山陰道はほぼ全線暫定2車線、制限速度70km/hのため、国道に対する速達効果は限定されるが、大部分が料金無料なので、開通区間では通過交通の多くが山陰道に移行した。
2021年の調査では、鳥取-松江間の山陰道は、平均して2万台/日以上の交通量があり、松江市中心部(4車線・無料)では5万台に達している。これは、全線4車線(有料)の中国道中央部の2倍から5倍に相当する。

山陰道の問題点は、暫定2車線であることと、途中に3か所、有料区間が点在することだ。東から順に「米子西-東出雲間」「松江玉造-出雲間」「江津-浜田間」である。無料区間から有料区間に入ると交通量はほぼ半減し、その分、並行する国道9号線で渋滞が頻発している。
有料区間がまだらに現れるため「まだら高速」と呼ばれ、以前から批判の対象だったが、現在もまだらのまま。これはなんとかする必要がある。

出雲から先の国道9号線は、海岸沿いを走る快走路だが、主要道がこれ1本だけというのは、やはり厳しい。

山陰道は、全線無料に移行した上で、できるだけ早期に益田市まで全線開通させるべきだ。無料化すると混雑する区間は、4車線化が必要となるが、山陰地方で全国一律のバカ高い料金を取れば、宝の持ち腐れとなる。

浜田市から浜田道に乗り入れ、広島北JCTから中国道に合流し、大阪を目指した。

実際に走り実感した中国道を走る魅力と問題点

  • 美しい山の景色が楽しめる中国道

    美しい山の景色が楽しめる中国道

初めて走る中国道の山間部は新鮮だった。まず、景観が美しい。山々に囲まれた盆地や谷を、山の中腹を縫うように走るため、とにかく眺めがいい。山間ルートなのにトンネルが少ないことにも驚かされる。
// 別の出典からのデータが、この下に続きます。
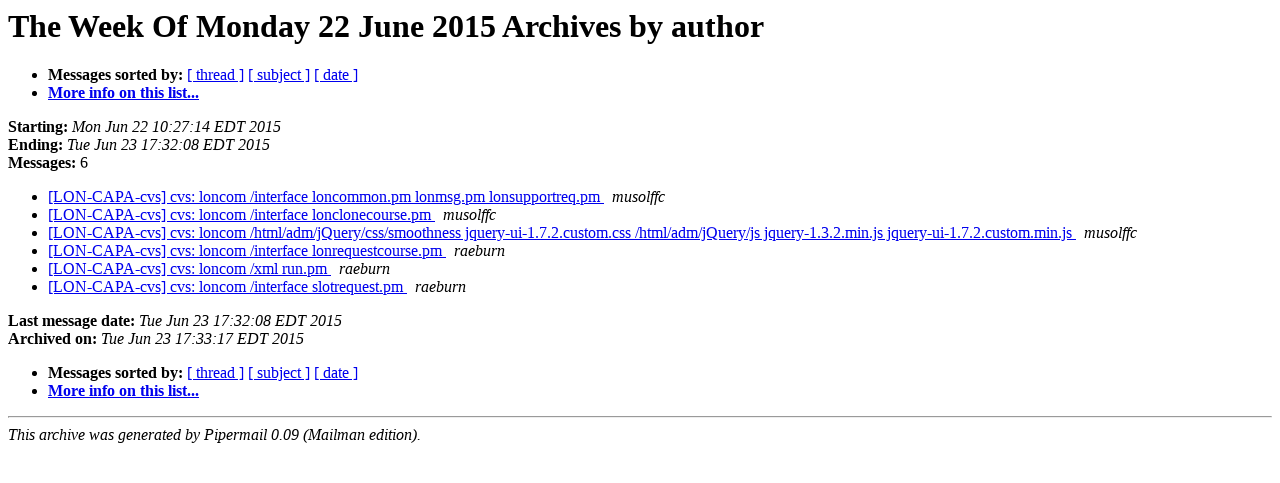

--- FILE ---
content_type: text/html
request_url: http://mail.lon-capa.org/pipermail/lon-capa-cvs/Week-of-Mon-20150622/author.html
body_size: 2473
content:
<!DOCTYPE HTML PUBLIC "-//W3C//DTD HTML 4.01 Transitional//EN">
<HTML>
  <HEAD>
     <title>The LON-CAPA-cvs The Week Of Monday 22 June 2015 Archive by author</title>
     <META NAME="robots" CONTENT="noindex,follow">
     <META http-equiv="Content-Type" content="text/html; charset=us-ascii">
  </HEAD>
  <BODY BGCOLOR="#ffffff">
      <a name="start"></A>
      <h1>The Week Of Monday 22 June 2015 Archives by author</h1>
      <ul>
         <li> <b>Messages sorted by:</b>
	        <a href="thread.html#start">[ thread ]</a>
		<a href="subject.html#start">[ subject ]</a>
		
		<a href="date.html#start">[ date ]</a>

	     <li><b><a href="http://mail.lon-capa.org/mailman/listinfo/lon-capa-cvs">More info on this list...
                    </a></b></li>
      </ul>
      <p><b>Starting:</b> <i>Mon Jun 22 10:27:14 EDT 2015</i><br>
         <b>Ending:</b> <i>Tue Jun 23 17:32:08 EDT 2015</i><br>
         <b>Messages:</b> 6<p>
     <ul>

<LI><A HREF="026793.html">[LON-CAPA-cvs] cvs: loncom /interface loncommon.pm lonmsg.pm	lonsupportreq.pm
</A><A NAME="26793">&nbsp;</A>
<I>musolffc
</I>

<LI><A HREF="026796.html">[LON-CAPA-cvs] cvs: loncom /interface lonclonecourse.pm
</A><A NAME="26796">&nbsp;</A>
<I>musolffc
</I>

<LI><A HREF="026797.html">[LON-CAPA-cvs] cvs: loncom /html/adm/jQuery/css/smoothness	jquery-ui-1.7.2.custom.css /html/adm/jQuery/js	jquery-1.3.2.min.js jquery-ui-1.7.2.custom.min.js
</A><A NAME="26797">&nbsp;</A>
<I>musolffc
</I>

<LI><A HREF="026792.html">[LON-CAPA-cvs] cvs: loncom /interface lonrequestcourse.pm
</A><A NAME="26792">&nbsp;</A>
<I>raeburn
</I>

<LI><A HREF="026794.html">[LON-CAPA-cvs] cvs: loncom /xml run.pm
</A><A NAME="26794">&nbsp;</A>
<I>raeburn
</I>

<LI><A HREF="026795.html">[LON-CAPA-cvs] cvs: loncom /interface slotrequest.pm
</A><A NAME="26795">&nbsp;</A>
<I>raeburn
</I>

    </ul>
    <p>
      <a name="end"><b>Last message date:</b></a> 
       <i>Tue Jun 23 17:32:08 EDT 2015</i><br>
    <b>Archived on:</b> <i>Tue Jun 23 17:33:17 EDT 2015</i>
    <p>
   <ul>
         <li> <b>Messages sorted by:</b>
	        <a href="thread.html#start">[ thread ]</a>
		<a href="subject.html#start">[ subject ]</a>
		
		<a href="date.html#start">[ date ]</a>
	     <li><b><a href="http://mail.lon-capa.org/mailman/listinfo/lon-capa-cvs">More info on this list...
                    </a></b></li>
     </ul>
     <p>
     <hr>
     <i>This archive was generated by
     Pipermail 0.09 (Mailman edition).</i>
  </BODY>
</HTML>

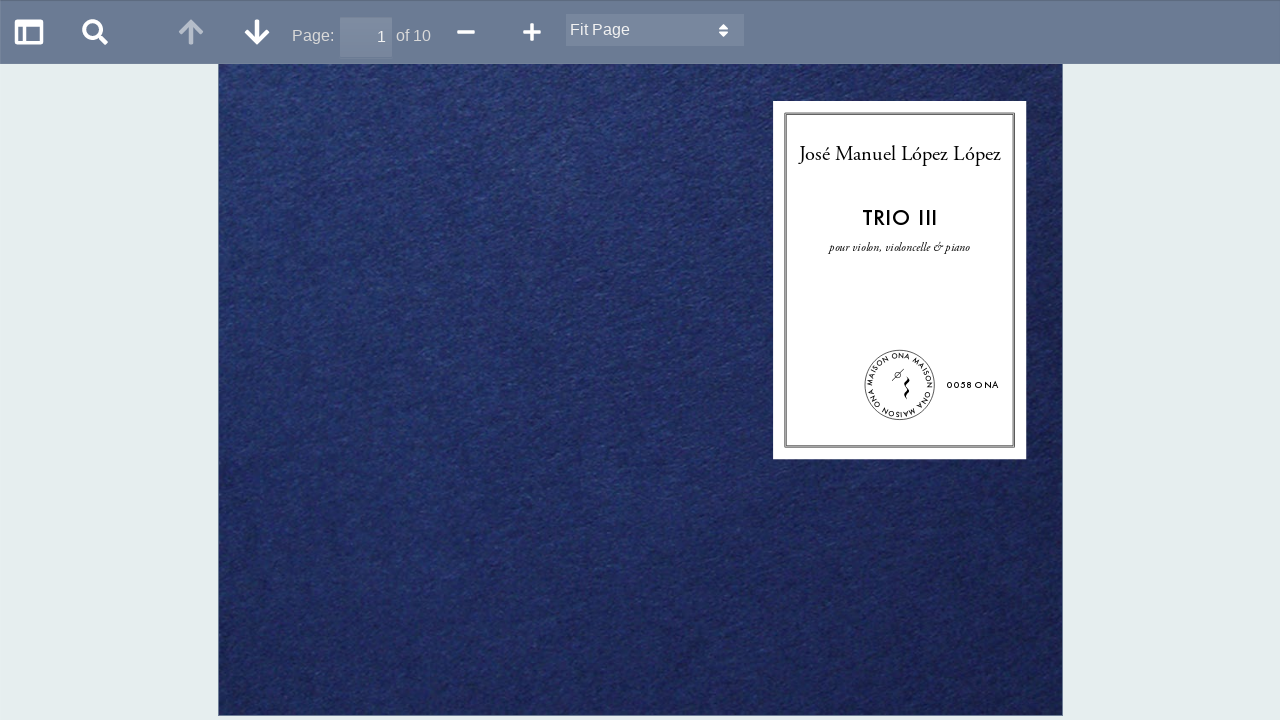

--- FILE ---
content_type: text/css
request_url: https://maison-ona.com/inc/scorereader/magazine.css
body_size: 2676
content:
#magazineViewButtonContainer{
    display: none;
   
}

#magazineViewButtonContainer button span,#magazineViewButtonContainer .toolbarButton {
    width: auto;
    height: auto;
    margin-left: -50%;
}

#magazineContainer{
    padding-top: 10px;
    text-align: center;
    overflow: hidden;
}

#magazine {
    margin: 0 auto !important;
    text-align: center;
    
}

#magazine .page {
    background-color: #fff;
}

#magazineContainer .next-button,
#magazineContainer .previous-button{
	width:22px;
	height: 100%;
	position:absolute;
	top:0;
}

#magazineContainer .next-button{
	right:-22px;
	-webkit-border-radius:0 15px 15px 0;
	-moz-border-radius:0 15px 15px 0;
	-ms-border-radius:0 15px 15px 0;
	-o-border-radius:0 15px 15px 0;
    border-radius:0 15px 15px 0;
    background-color:rgba(0,0,0, 0.2);
}

#magazineContainer .previous-button{
	left:-22px;
	-webkit-border-radius:15px 0 0 15px;
	-moz-border-radius:15px 0 0 15px;
	-ms-border-radius:15px 0 0 15px;
	-o-border-radius:15px 0 0 15px;
	border-radius:15px 0 0 15px;
}

#magazineContainer .previous-button:hover,
#magazineContainer .next-button-hover{
	background-color:rgba(0,0,0, 0.2);
}

#magazineContainer .previous-button,
#magazineContainer .previous-button-down{
	background-image: url(images/arrows.png);
	background-position:-4px 50%;
	background-repeat:no-repeat;
}

#magazineContainer .previous-button,
#magazineContainer .next-button:hover{
	background-color:rgba(0,0,0, 0.4);
}

#magazineContainer .next-button,
#magazineContainer .next-button-down{
	background-image: url(images/arrows.png);
	background-position:-38px 50%;
	background-repeat:no-repeat;
}

#magazineContainer .zoom-in .next-button,
#magazineContainer .zoom-in .previous-button{
	display:none;
}

.icon-holder {
    position: absolute;
    z-index: 1000;
    width: 44px;
    top: 10px;
    right: 10px;
}

.exit-icon {
    width: 44px;
    height: 44px;
    border-radius: 22px;
    margin-bottom: 5px;
    cursor: pointer;
    zoom: 0.8;
    background-repeat: no-repeat;
    background-position: center;
    background-color: #363636;
    background-image: url(images/toolbarButton-MagazineMode.png);
    background-size:24px;
    /* display:none; */
}

.zoom-icon {
    width: 44px;
    height: 44px;
    border-radius: 22px;
    cursor: pointer;
    zoom: 0.8;
    background-color: #363636;
    background-repeat: no-repeat;
    background-position: center;
    background-image: url(images/toolbarButton-search@2x.png);
    /* display:none; */
}

.zoom-icon-in{

}

.zoom-icon-out{
         background-color: #a4a4a4;
}


#mainContainer{
    overflow: hidden;
    background:rgb(230,238,239);
}

--- FILE ---
content_type: image/svg+xml
request_url: https://maison-ona.com/inc/scorereader/images/liseuse-icons-haut.svg
body_size: 309
content:
<svg id="Calque_1" data-name="Calque 1" xmlns="http://www.w3.org/2000/svg" viewBox="0 0 64 64"><defs><style>.cls-1{fill:#fff;}</style></defs><path class="cls-1" d="M8.53,33.26a2.65,2.65,0,0,1,0-3.77L30.12,7.89a2.66,2.66,0,0,1,3.76,0L55.47,29.48a2.65,2.65,0,0,1,0,3.77L53,35.71a2.66,2.66,0,0,1-3.81,0L36.45,22.29V54.23a2.66,2.66,0,0,1-2.67,2.66H30.23a2.66,2.66,0,0,1-2.67-2.66V22.29L14.81,35.68a2.67,2.67,0,0,1-3.82,0Z"/></svg>

--- FILE ---
content_type: image/svg+xml
request_url: https://maison-ona.com/inc/scorereader/images/liseuse-icons-recherche.svg
body_size: 308
content:
<svg id="Calque_1" data-name="Calque 1" xmlns="http://www.w3.org/2000/svg" viewBox="0 0 64 64"><defs><style>.cls-1{fill:#fff;}</style></defs><path class="cls-1" d="M59.66,56.52l-3.15,3.14a2.64,2.64,0,0,1-3.76,0L41.67,48.59a2.67,2.67,0,0,1-.78-1.89V44.89a23.1,23.1,0,1,1,4-4H46.7a2.66,2.66,0,0,1,1.89.77L59.67,52.74A2.69,2.69,0,0,1,59.66,56.52ZM40.89,26.66A14.22,14.22,0,1,0,26.67,40.89,14.22,14.22,0,0,0,40.89,26.66Z"/></svg>

--- FILE ---
content_type: image/svg+xml
request_url: https://maison-ona.com/inc/scorereader/images/liseuse-icons-double-fleche.svg
body_size: 277
content:
<svg id="Calque_1" data-name="Calque 1" xmlns="http://www.w3.org/2000/svg" viewBox="0 0 64 64"><defs><style>.cls-1{fill:#fff;}</style></defs><path class="cls-1" d="M41.55,29.43H22.45a1.92,1.92,0,0,1-1.36-3.29l9.55-9.55a1.93,1.93,0,0,1,2.72,0l9.55,9.55A1.92,1.92,0,0,1,41.55,29.43Zm0,5.14a1.92,1.92,0,0,1,1.36,3.29l-9.55,9.55a1.93,1.93,0,0,1-2.72,0l-9.55-9.55a1.92,1.92,0,0,1,1.36-3.29Z"/></svg>

--- FILE ---
content_type: image/svg+xml
request_url: https://maison-ona.com/inc/scorereader/images/liseuse-icons-moins.svg
body_size: 198
content:
<svg id="Calque_1" data-name="Calque 1" xmlns="http://www.w3.org/2000/svg" viewBox="0 0 64 64"><defs><style>.cls-1{fill:#fff;}</style></defs><path class="cls-1" d="M56.89,30.22v3.56a3.55,3.55,0,0,1-3.56,3.55H10.67a3.55,3.55,0,0,1-3.56-3.55V30.22a3.55,3.55,0,0,1,3.56-3.55H53.33A3.55,3.55,0,0,1,56.89,30.22Z"/></svg>

--- FILE ---
content_type: image/svg+xml
request_url: https://maison-ona.com/inc/scorereader/images/liseuse-icons-bas.svg
body_size: 310
content:
<svg id="Calque_1" data-name="Calque 1" xmlns="http://www.w3.org/2000/svg" viewBox="0 0 64 64"><defs><style>.cls-1{fill:#fff;}</style></defs><path class="cls-1" d="M55.48,30.74a2.67,2.67,0,0,1,0,3.77L33.89,56.11a2.67,2.67,0,0,1-3.77,0L8.52,34.51a2.67,2.67,0,0,1,0-3.77L11,28.27a2.67,2.67,0,0,1,3.81.05L27.56,41.71V9.77a2.65,2.65,0,0,1,2.66-2.66h3.56a2.65,2.65,0,0,1,2.66,2.66V41.71L49.2,28.32A2.65,2.65,0,0,1,53,28.27Z"/></svg>

--- FILE ---
content_type: image/svg+xml
request_url: https://maison-ona.com/inc/scorereader/images/liseuse-icons-plus.svg
body_size: 329
content:
<svg id="Calque_1" data-name="Calque 1" xmlns="http://www.w3.org/2000/svg" viewBox="0 0 64 64"><defs><style>.cls-1{fill:#fff;}</style></defs><path class="cls-1" d="M56.89,30.22v3.56a3.55,3.55,0,0,1-3.56,3.55h-16v16a3.55,3.55,0,0,1-3.55,3.56H30.22a3.55,3.55,0,0,1-3.55-3.56v-16h-16a3.55,3.55,0,0,1-3.56-3.55V30.22a3.55,3.55,0,0,1,3.56-3.55h16v-16a3.55,3.55,0,0,1,3.55-3.56h3.56a3.55,3.55,0,0,1,3.55,3.56v16h16A3.55,3.55,0,0,1,56.89,30.22Z"/></svg>

--- FILE ---
content_type: image/svg+xml
request_url: https://maison-ona.com/inc/scorereader/images/liseuse-icons-barre-latterale.svg
body_size: 255
content:
<svg id="Calque_1" data-name="Calque 1" xmlns="http://www.w3.org/2000/svg" viewBox="0 0 64 64"><defs><style>.cls-1{fill:#fff;}</style></defs><path class="cls-1" d="M60.44,12.44V51.56a5.33,5.33,0,0,1-5.33,5.33H8.89a5.33,5.33,0,0,1-5.33-5.33V12.44A5.33,5.33,0,0,1,8.89,7.11H55.11A5.33,5.33,0,0,1,60.44,12.44ZM19.56,21.33H10.67V49.78h8.89Zm33.77,0H26.67V49.78H53.33Z"/></svg>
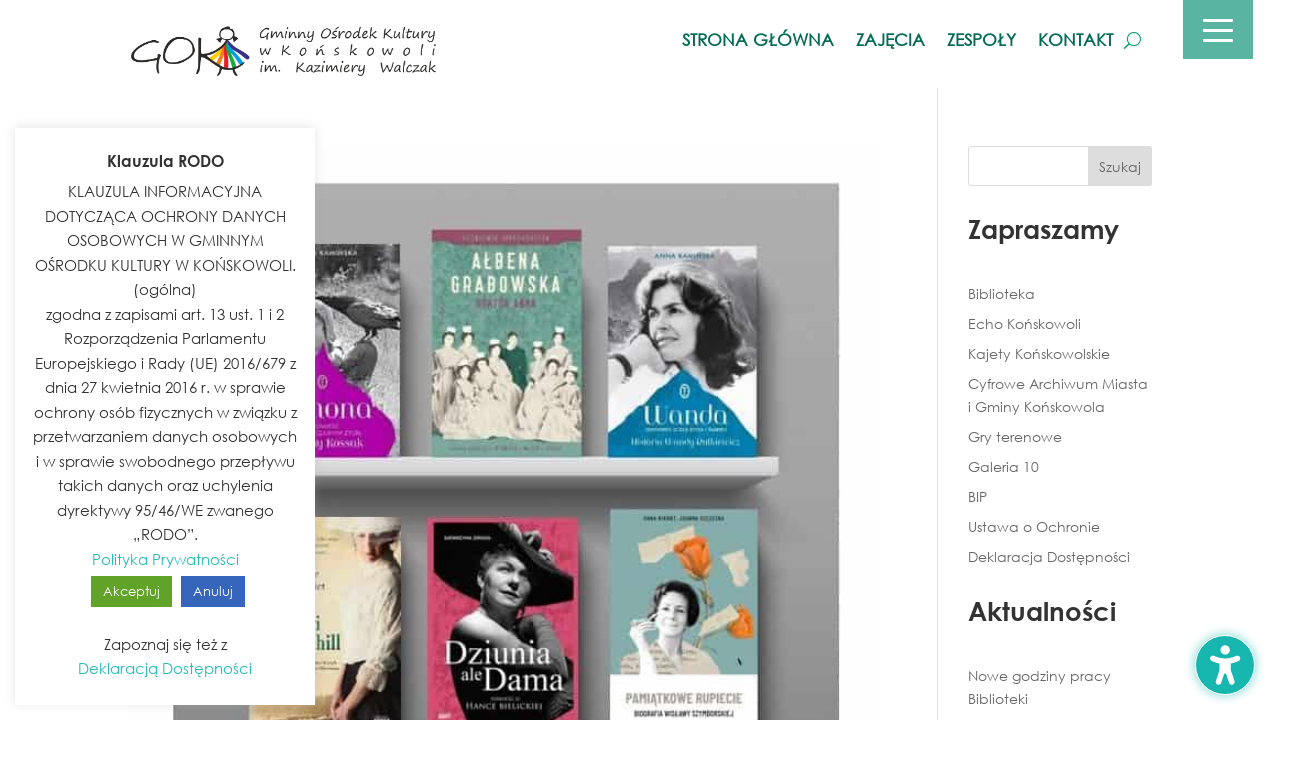

--- FILE ---
content_type: text/css
request_url: https://www.gok.konskowola.pl/wp-content/et-cache/15073/et-core-unified-cpt-deferred-15073.min.css?ver=1764934474
body_size: -34
content:
@font-face{font-family:"Century Gothic Bold";font-display:swap;src:url("https://www.gok.konskowola.pl/wp-content/uploads/et-fonts/centurygothic_bold.ttf") format("truetype")}@font-face{font-family:"Century Gothic";font-display:swap;src:url("https://www.gok.konskowola.pl/wp-content/uploads/et-fonts/centurygothic.ttf") format("truetype")}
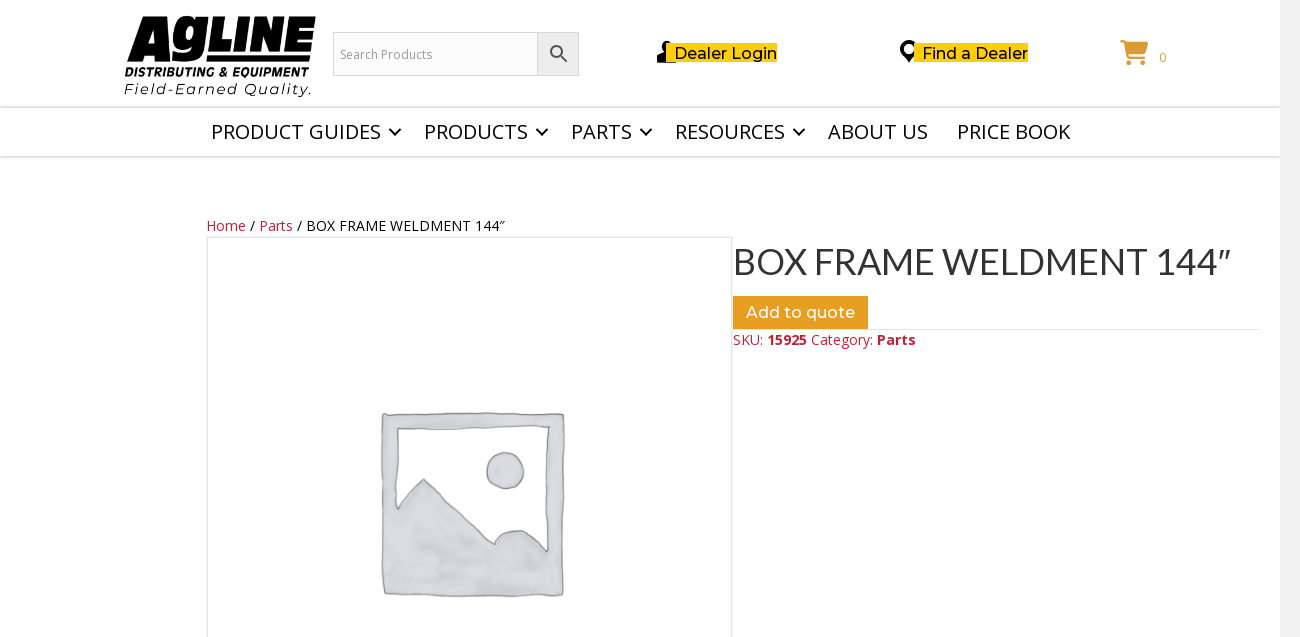

--- FILE ---
content_type: text/css; charset=UTF-8
request_url: https://aglineequipment.com/wp-content/themes/agline/style.css?ver=6.9
body_size: 338
content:
/*
Theme Name: AgLine Theme
Theme URI: https://aglineequipment.com
Version: 1.0
Description: A theme created for AgLine Equipment.
Author: The Driven Digital Team
Author URI: https://drivendigital.us
template: bb-theme
*/

/* Add your custom styles here... */ 

.cart_totals .cart-pdf-button { display: none !important; }

.page-id-10 #fl-main-content .fl-content { margin: 0; }
.page-id-10 #fl-main-content .fl-content header { margin: 0; display:none; }
.wc-ma-main-content { background-color: #DD9933; width: 100vw; max-width:100vw; margin-left: calc(50% - 50vw); }
.wc-ma-main-content .fl-content { }
.wc-ma-main-content .fl-content .header-wrapper { display: flex; flex-direction: column; padding: 95px 0;
    align-items: center; justify-content: center;
    color: #fff;
}
.wc-ma-main-content .fl-content h2 { color: #fff; text-align: center; font-size: 36px; }
.wc-ma-main-content .fl-content .header-wrapper p { color: #fff; font-size: 18px; margin-top: 24px; }
.wc-ma-main-content .fl-content .header-wrapper a { color:#fff; text-decoration: underline; }
.wc-ma-cards { margin-top: -60px; }
.wc-ma-cards ul { display: flex; justify-content: space-between; gap:20px; margin:0; padding:0; }
.wc-ma-cards ul li { width: 150px; height: 120px; display: flex; align-items:center; justify-content: center;
     border-radius: 6px; box-shadow: 0 4px 20px rgba(51,51,51,.12); background-color: #fff; }
.wc-ma-cards ul li a { display: flex; flex-direction: column; gap: 10px; justify-content: center; align-items:center;}
.wc-ma-cards ul li a p { color: #333333;   transform: translateY(0px); transition: all 0.5s;font-size: 16px; }
.wc-ma-cards ul li div { width: 40px; height: 40px; background-size: cover; background-position: center;
    transform: translateY(0px); transition: all 0.5s; }
.wc-ma-cards ul li a:hover { text-decoration: none; }
.wc-ma-cards ul li a:hover div { transform: translateY(4px); }
.wc-ma-cards ul li a:hover p { transform: translateY(-8px); color: #DD9933;  }
.wc-ma-cards ul li.is-active p { color: #DD9933; }
.wc-ma-cards ul li.woocommerce-MyAccount-navigation-link--dashboard div { background-image: url(/wp-content/themes/agline/assets/img/layout-grid.svg); }
.wc-ma-cards ul li.woocommerce-MyAccount-navigation-link--quotes div { background-image: url(/wp-content/themes/agline/assets/img/notes.svg); }
.wc-ma-cards ul li.woocommerce-MyAccount-navigation-link--orders div { background-image: url(/wp-content/themes/agline/assets/img/shopping-cart.svg);}
.wc-ma-cards ul li.woocommerce-MyAccount-navigation-link--downloads div { background-image: url(/wp-content/themes/agline/assets/img/cloud-download.svg); }
.wc-ma-cards ul li.woocommerce-MyAccount-navigation-link--edit-address div { background-image: url(/wp-content/themes/agline/assets/img/map-pin.svg); }
.wc-ma-cards ul li.woocommerce-MyAccount-navigation-link--edit-account div { background-image: url(/wp-content/themes/agline/assets/img/user.svg); }
.wc-ma-cards ul li.woocommerce-MyAccount-navigation-link--customer-logout div { background-image: url(/wp-content/themes/agline/assets/img/logout.svg); }

body.woocommerce-account .woocommerce-MyAccount-content { float: none; width: 100%; margin: 32px 0 129px; }

@media screen and (max-width: 768px) {
    .wc-ma-main-content { margin-left: unset; width: 100%; }
    .page-id-10 #fl-main-content .fl-content { width:100%; }
    .wc-ma-cards ul {
        display: grid;
        gap: 20px;
        grid-template-columns: auto auto;
        width: 86%;
        margin: 0 auto !important;
    }
    .wc-ma-main-content .fl-content .header-wrapper {
        padding: 80px 40px;
        text-align: center;
    }
    .wc-ma-main-content .fl-content .header-wrapper p { margin-top: 0; }
}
確かにカーブや勾配は多い。中国道最大の名物は急カーブだ。岡山・広島県境付近は、曲率半径300mから250mといったカーブが続き、一部区間は制限速度が60km/hとなっている。

しかし交通量がまばらなので、悪天候でなければ快適なワインディングロードのように爽快だ。急ぐ旅でないならば、山陽道よりあえて中国道を選びたい。

もちろん問題点はある。中国道の広島北JCT-山口JCT間は特に交通量が少なく、約3000台/日と、並行する山陽道の10分の1程度にまで落ち込む。SAPAも縮小傾向にあり、食事を取るのも一苦労。ガソリンスタンド空白地帯(広島県・安佐SA-山口県・美東SA間148km)も発生している。
せめてGWなどの交通集中期は、料金を大幅に割引して、山陽道の混雑緩和を図ったらどうか。

ただ中国道を走ると、戦後間もない時期、日本の将来を真剣に考えた一人の男の熱意を感じずにはいられない。その熱意は空振りに終わった面もあるが、とにもかくにもこうして歴史を作った。

今後も中国道は、山陽道・山陰道のリリーフエースとして、存在感を発揮するだろう。